Sara Verbrugge
In Douven & Verbrugge (submitted) we discerned between abductive (inference to the best explanation), inductive (inference in which the conclusion follows with a certain statistical probability from the premises) and deductive (truth of what is inferred is guaranteed by the truth of the premises from which it is inferred) conditionals with regard to Adams’s Thesis. Here we will present a follow-up experiment with further evidence for this distinction between abductive, inductive and deductive conditionals. Our focus is not on Adams’s Thesis this time, but on the way in which the use of epistemic markers can discern further between these three types of conditionals.

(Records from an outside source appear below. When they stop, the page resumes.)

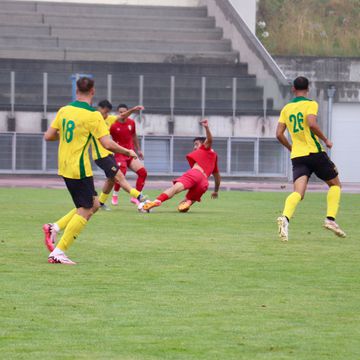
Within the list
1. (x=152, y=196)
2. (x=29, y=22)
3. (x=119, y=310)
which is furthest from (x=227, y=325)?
(x=29, y=22)

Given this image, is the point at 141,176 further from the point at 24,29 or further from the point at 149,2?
the point at 149,2

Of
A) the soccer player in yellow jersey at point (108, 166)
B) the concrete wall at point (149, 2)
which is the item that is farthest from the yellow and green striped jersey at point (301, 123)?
the concrete wall at point (149, 2)

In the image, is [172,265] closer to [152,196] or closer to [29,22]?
[152,196]

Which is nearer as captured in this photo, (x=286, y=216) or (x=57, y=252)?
(x=57, y=252)

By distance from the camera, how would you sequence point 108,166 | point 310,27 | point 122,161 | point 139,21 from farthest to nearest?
point 310,27 < point 139,21 < point 122,161 < point 108,166

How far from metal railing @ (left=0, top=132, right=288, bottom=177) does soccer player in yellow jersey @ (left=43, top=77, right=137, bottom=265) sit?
91.0 ft

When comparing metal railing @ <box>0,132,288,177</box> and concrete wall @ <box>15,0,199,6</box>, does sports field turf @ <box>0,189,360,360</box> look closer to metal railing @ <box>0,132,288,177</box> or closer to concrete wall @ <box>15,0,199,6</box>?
metal railing @ <box>0,132,288,177</box>

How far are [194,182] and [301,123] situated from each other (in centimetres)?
649

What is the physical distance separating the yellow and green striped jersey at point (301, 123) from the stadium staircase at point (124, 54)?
1000 inches

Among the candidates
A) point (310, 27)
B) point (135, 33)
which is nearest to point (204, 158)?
point (135, 33)

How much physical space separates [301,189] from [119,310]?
7.18 m

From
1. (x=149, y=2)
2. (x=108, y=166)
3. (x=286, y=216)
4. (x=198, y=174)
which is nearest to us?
(x=286, y=216)

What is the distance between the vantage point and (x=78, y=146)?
12680mm

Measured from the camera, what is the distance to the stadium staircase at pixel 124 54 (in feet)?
137
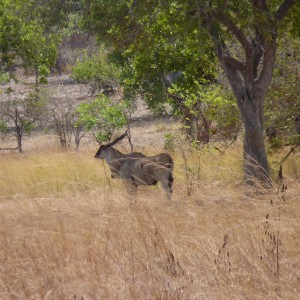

We will present an experiment in which 122 students of the University of Leuven took part. In this experiment we investigated whether the insertion of the Dutch lexical markers “moet wel” (must), “zal wel” (will), and “kan niet anders dan” (cannot be otherwise than) into the conditionals makes a difference for acceptability ratings and their correlations with probability ratings. It turns out particular markers are more acceptable when they are combined with particular types of conditionals than with others.
This experiment will be complemented with eyetracking data in order to find out whether participants pick out the relevant elements which guide the reader to an abductive, inductive and deductive interpretation and in which ways participants are directly influenced by the presence of epistemic lexical markers.